The name Isaac Asimov is somewhat synonymous with the term Science Fiction. It’s difficult to think of one without the other. But the author’s deep-rooted history is even more fascinating when you consider how he got started in the field – or almost didn’t.
Marooned off Vesta was Asimov’s first published story, appearing in the March 1939 issue of Amazing Stories. Not yet 19 years old, the young author didn’t even get cover credit! Now don’t despair. Without giving up too many spoilers, it turns out that Asimov did okay for himself. But it should also be noted that his first attempt at short stories titled “Cosmic Corkscrew” had been turned down by John W. Campbell of Astounding Science Fiction. Nine months later, Marooned off Vesta was scooped up by Amazing Stories, who saw potential in this budding new writer. So, to all of you future writers out there – don’t let those rejection letters dampen your determination.This brings us back to that amazing red book, The Best of Amazing, which I’ve discussed in this blog on occasion. It is not by accident that the fourth story selected by Joseph Ross for the anthology happened to be Asimov’s first successful sale. The sensible choice by Ross not only touts the skills of Asimov at such an early age, it also validates the talent of Raymond A. Palmer, then editor of Amazing Stories, in his willingness to believe in the writer.

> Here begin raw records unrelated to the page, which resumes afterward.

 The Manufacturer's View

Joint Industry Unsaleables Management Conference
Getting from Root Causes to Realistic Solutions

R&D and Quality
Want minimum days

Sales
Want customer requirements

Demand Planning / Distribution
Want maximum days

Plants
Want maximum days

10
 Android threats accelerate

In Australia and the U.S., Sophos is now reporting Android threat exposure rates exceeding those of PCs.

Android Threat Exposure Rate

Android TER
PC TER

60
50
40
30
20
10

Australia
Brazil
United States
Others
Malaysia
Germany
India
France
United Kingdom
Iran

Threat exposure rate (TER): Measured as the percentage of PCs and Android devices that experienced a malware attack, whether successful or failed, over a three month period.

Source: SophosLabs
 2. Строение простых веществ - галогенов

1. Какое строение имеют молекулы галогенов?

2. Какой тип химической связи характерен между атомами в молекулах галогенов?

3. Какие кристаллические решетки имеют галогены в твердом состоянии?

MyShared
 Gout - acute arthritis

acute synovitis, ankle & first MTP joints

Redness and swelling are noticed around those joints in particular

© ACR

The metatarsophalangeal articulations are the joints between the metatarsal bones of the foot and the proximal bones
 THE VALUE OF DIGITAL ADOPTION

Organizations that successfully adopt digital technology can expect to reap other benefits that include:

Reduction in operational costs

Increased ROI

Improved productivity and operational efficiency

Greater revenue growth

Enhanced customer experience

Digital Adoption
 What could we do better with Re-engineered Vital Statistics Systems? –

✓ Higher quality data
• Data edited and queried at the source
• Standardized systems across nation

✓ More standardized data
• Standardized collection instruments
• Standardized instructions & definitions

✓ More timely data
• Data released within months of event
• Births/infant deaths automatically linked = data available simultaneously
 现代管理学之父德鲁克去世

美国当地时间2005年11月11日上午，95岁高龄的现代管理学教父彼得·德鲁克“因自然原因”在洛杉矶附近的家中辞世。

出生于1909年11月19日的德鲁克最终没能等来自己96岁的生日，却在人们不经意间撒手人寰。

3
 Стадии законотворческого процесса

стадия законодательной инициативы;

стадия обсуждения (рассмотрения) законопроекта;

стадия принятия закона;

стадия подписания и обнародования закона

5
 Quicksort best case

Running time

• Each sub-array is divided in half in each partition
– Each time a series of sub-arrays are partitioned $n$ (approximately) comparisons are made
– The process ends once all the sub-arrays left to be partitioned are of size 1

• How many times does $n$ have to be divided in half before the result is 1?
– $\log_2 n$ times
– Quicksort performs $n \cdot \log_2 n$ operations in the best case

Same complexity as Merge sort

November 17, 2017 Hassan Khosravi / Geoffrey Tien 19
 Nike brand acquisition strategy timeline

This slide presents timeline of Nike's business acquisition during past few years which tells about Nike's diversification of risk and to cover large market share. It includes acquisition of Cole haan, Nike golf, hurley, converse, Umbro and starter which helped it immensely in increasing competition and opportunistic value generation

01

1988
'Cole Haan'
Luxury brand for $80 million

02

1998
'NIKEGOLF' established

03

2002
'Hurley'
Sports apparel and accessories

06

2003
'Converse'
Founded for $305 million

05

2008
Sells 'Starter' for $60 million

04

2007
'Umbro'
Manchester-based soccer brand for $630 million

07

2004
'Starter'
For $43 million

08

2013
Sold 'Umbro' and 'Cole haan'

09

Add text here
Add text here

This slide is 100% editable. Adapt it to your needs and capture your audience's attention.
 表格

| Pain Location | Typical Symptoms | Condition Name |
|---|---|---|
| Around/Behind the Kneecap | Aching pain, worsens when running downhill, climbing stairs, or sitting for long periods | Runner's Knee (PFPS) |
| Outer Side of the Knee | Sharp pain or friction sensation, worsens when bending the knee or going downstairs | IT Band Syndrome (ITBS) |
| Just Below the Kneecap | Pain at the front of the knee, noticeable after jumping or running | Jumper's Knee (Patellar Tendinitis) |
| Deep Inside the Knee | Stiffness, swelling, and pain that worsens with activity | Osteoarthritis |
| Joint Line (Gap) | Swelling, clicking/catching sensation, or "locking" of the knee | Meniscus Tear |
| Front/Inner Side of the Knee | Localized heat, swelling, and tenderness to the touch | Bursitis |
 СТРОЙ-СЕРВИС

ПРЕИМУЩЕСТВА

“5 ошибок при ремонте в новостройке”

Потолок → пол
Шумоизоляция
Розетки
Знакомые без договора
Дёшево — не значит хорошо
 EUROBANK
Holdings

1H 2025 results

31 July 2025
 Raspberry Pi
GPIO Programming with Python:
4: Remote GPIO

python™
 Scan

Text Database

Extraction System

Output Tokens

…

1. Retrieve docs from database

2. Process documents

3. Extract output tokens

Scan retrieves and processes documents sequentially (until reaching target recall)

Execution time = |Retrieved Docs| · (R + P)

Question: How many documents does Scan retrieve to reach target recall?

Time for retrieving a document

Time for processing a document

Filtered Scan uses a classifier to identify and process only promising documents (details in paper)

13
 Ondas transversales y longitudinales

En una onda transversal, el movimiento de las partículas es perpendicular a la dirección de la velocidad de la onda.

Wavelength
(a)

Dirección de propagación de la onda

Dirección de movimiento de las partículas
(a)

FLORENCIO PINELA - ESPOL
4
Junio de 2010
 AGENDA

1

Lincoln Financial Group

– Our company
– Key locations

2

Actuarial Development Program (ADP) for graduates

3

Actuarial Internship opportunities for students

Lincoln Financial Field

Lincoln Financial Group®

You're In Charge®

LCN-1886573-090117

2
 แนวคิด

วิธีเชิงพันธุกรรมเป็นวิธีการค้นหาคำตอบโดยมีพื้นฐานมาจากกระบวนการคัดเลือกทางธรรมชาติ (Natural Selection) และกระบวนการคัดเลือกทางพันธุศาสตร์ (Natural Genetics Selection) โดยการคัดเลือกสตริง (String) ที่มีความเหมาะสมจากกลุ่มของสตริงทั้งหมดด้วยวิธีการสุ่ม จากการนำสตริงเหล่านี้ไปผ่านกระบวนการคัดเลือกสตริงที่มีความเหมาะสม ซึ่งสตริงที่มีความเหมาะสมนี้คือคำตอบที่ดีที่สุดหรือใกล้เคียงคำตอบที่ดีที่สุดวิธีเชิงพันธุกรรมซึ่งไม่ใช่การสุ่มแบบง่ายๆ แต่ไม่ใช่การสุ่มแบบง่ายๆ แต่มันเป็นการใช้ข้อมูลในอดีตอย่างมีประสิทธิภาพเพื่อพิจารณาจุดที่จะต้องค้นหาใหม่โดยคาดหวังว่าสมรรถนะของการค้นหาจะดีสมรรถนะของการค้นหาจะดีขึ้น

The story Marooned off Vesta is about the three remaining men stranded aboard what is left of the spaceship Silver Queen with a week’s supply of food and a year’s supply of water, but only three days of oxygen. A captain’s decision to save time by plunging though the field of asteroids rather than skirt around the belt is to blame. Now trapped in an orbit around the asteroid Vesta (note: it is the brightest asteroid in the solar system and totals almost 10% of the mass of the asteroid belt), the men contemplate their doom.
With only three characters to focus on, Asimov creates a clear separation in personalities with a conscious balance of emotions. Mark Brandon is a young pessimist who does not shy away from pointing out all that is wrong at every turn. Michael Shea is the laidback member of the flight crew and provides the technical knowledge of the ship with an unnatural calmness. Warren Moore is the voice of reason and refuses to give up hope. Individually, the characters would be banal. But intertwined, the three roles interact with valuable cohesion.
Marooned off Vesta by Isaac Asimov is an examination of man’s will and determination to survive – to never give up. With just enough technical accuracy to keep the loyal science fiction fans enticed, readers will find a story of determination forged by one of the genre’s greats. The fact that this was Asimov’s first publication is just as amazing as it is intimidating. Then again, it’s also a good example of writer determination and a lesson to never give up.